● **PROVIDED INFORMATION**
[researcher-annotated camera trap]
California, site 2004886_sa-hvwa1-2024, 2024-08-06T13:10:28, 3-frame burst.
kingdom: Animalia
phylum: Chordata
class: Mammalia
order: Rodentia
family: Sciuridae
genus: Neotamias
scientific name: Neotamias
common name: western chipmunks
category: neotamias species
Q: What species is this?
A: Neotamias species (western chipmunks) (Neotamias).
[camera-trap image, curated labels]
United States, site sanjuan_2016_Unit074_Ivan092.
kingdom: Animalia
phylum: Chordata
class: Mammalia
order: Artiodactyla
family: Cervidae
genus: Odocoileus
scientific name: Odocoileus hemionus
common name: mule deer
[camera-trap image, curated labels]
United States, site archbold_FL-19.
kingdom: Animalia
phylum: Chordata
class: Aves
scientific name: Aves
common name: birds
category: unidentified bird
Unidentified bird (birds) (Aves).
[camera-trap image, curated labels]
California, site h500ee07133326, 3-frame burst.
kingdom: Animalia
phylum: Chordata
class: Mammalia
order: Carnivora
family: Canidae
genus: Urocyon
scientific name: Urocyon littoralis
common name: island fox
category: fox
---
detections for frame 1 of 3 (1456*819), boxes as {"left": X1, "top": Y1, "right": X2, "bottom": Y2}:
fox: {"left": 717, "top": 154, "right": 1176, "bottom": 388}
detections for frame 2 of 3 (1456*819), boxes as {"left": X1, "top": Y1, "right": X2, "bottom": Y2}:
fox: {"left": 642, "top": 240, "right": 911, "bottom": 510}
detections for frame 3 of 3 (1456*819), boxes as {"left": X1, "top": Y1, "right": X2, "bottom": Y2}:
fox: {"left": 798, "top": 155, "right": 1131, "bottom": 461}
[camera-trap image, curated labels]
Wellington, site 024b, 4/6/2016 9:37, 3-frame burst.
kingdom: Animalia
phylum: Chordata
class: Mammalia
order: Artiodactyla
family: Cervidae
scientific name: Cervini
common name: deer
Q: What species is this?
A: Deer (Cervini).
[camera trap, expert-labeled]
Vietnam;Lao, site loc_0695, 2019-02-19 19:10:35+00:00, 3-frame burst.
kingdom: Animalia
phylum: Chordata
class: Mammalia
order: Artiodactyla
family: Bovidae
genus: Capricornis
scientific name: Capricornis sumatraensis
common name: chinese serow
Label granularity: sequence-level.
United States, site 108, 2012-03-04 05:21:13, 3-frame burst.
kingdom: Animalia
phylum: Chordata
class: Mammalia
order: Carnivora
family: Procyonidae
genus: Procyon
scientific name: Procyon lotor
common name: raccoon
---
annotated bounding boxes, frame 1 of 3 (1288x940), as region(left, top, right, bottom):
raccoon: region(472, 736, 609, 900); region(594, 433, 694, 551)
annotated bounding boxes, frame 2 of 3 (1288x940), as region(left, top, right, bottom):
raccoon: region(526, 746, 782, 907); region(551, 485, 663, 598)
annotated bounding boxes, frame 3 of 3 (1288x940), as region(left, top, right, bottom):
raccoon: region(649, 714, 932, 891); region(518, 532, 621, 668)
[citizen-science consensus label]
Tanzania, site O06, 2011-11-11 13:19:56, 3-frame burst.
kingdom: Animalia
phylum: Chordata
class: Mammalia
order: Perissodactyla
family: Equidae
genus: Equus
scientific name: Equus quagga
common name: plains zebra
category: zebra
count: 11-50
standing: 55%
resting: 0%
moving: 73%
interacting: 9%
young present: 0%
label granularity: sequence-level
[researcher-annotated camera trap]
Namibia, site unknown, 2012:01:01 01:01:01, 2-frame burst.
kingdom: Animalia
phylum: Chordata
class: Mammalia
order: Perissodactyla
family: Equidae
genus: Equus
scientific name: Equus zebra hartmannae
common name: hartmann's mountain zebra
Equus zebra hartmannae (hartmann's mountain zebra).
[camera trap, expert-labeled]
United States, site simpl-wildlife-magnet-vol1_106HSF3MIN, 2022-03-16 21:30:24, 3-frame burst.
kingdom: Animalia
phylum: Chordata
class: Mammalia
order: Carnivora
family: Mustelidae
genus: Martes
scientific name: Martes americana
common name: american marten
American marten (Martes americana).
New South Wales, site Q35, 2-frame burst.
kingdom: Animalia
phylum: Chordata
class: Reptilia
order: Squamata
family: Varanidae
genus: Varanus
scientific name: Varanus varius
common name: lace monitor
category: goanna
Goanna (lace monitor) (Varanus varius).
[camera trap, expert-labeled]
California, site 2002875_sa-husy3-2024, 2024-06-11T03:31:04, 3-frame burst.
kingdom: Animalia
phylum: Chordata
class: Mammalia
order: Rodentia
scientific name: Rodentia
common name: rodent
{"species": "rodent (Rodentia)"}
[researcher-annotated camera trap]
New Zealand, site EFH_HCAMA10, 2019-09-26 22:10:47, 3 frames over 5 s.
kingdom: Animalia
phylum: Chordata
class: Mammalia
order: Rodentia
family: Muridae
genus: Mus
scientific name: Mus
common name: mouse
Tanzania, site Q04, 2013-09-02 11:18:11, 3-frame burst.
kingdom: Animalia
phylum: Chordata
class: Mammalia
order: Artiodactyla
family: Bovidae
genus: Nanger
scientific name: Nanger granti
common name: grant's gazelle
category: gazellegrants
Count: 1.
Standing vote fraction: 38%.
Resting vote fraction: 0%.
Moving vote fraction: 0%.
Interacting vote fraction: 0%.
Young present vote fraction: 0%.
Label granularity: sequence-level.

● **EXERCISE BRIEF**
All lines in the listing above with the string "species" should be returned.

● **PROBLEM SOLUTION**
category: neotamias species
Q: What species is this?
A: Neotamias species (western chipmunks) (Neotamias).
Q: What species is this?
{"species": "rodent (Rodentia)"}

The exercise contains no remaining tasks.